Born in Troy, Montana, on Nov. 12, 1977, to conservative white Christian missionaries, Dolezal had one sibling, a brother Joshua, until she was 16. Then in 1993, the Dolezals began adopting four children: Zach from Haiti and Ezra, Izaiah and Esther from elsewhere in the United States.
After graduating from high school in 1995, Dolezal attended Belhaven University in Jackson, Mississippi, where she participated in Voice of Calvary, a “racial reconciliation community development project where blacks and whites lived together,” her father said.
She later received a master’s of fine arts from Howard University. Ironically, the Smoking Gun reported Monday, Dolezal sued Howard in 2002, charging that the historically black school had discriminated against her because she was white, removing her art from an exhibition “to favor African American students.”
On Tuesday, Dolezal told Lauer that her scholarship was rescinded and she lost her teaching assistant position at Howard, too, because, she recalled being told, “other people need opportunities and you probably have white relatives who can help you with tuition.”
Noting that her two sons were in the “Today” show studio, Lauer asked Dolezal how they would identify her.
One of them, Dolezal said, had told her a day earlier: “Mom, racially you’re human.
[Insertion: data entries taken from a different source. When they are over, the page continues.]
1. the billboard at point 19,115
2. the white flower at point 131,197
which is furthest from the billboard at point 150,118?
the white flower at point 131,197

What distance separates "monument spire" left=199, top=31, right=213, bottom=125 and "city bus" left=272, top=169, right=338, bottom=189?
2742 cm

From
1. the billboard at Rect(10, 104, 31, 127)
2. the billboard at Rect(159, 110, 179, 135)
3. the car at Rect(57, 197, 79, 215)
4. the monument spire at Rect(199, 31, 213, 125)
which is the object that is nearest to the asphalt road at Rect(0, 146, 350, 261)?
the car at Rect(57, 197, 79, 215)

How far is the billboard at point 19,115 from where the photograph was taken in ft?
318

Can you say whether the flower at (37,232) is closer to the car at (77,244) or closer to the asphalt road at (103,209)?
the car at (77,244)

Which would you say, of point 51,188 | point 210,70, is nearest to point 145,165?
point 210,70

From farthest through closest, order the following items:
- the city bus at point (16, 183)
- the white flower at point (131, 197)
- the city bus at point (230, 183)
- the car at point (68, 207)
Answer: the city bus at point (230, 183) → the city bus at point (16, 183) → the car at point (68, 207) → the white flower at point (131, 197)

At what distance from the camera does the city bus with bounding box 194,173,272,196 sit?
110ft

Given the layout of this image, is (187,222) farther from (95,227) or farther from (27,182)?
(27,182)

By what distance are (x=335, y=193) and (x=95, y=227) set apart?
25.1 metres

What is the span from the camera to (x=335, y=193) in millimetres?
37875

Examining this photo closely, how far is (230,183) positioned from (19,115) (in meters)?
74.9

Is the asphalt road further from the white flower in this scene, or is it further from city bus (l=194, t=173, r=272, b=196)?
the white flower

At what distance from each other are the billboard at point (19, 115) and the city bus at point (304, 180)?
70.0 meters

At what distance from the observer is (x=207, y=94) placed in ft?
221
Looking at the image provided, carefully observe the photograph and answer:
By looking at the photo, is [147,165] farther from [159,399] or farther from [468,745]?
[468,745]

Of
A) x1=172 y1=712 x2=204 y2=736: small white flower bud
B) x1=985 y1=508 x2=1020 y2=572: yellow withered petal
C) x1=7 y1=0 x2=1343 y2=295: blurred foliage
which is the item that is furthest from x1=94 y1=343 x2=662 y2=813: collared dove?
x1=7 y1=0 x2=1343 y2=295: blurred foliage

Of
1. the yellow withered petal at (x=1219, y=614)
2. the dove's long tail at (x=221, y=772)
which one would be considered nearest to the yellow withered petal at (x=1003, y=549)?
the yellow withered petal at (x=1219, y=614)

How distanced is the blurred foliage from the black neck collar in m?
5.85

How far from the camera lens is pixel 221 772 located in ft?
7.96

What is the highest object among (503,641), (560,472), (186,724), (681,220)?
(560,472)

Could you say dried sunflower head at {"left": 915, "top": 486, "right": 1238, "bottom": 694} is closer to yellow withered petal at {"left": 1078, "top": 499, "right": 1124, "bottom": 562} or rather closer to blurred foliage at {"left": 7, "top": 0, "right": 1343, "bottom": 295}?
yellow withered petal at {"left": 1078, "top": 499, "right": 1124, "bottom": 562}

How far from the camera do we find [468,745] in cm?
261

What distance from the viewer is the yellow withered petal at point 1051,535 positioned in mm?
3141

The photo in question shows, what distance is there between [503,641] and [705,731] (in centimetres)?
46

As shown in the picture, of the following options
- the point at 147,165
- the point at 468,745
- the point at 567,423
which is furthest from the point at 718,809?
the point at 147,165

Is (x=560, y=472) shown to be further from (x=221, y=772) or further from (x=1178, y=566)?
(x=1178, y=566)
Culturally, you’re black.”
She added: “They support the way I identify.”
But, she said, her parents’ revelation (“She’s clearly our birth daughter, and we’re clearly Caucasian — that’s just a fact,” her father, Lawrence, has said) sparked a broader conversation about identity that, Dolezal said, could prove productive.
“As much as this discussion has somewhat been at my expense recently in a very sort of viciously inhumane way . . . the discussion is really about what it means to be human,” she said. “And I hope that really can drive at the core of definitions of race, ethnicity, culture, self-determination, personal agency and, ultimately, empowerment.”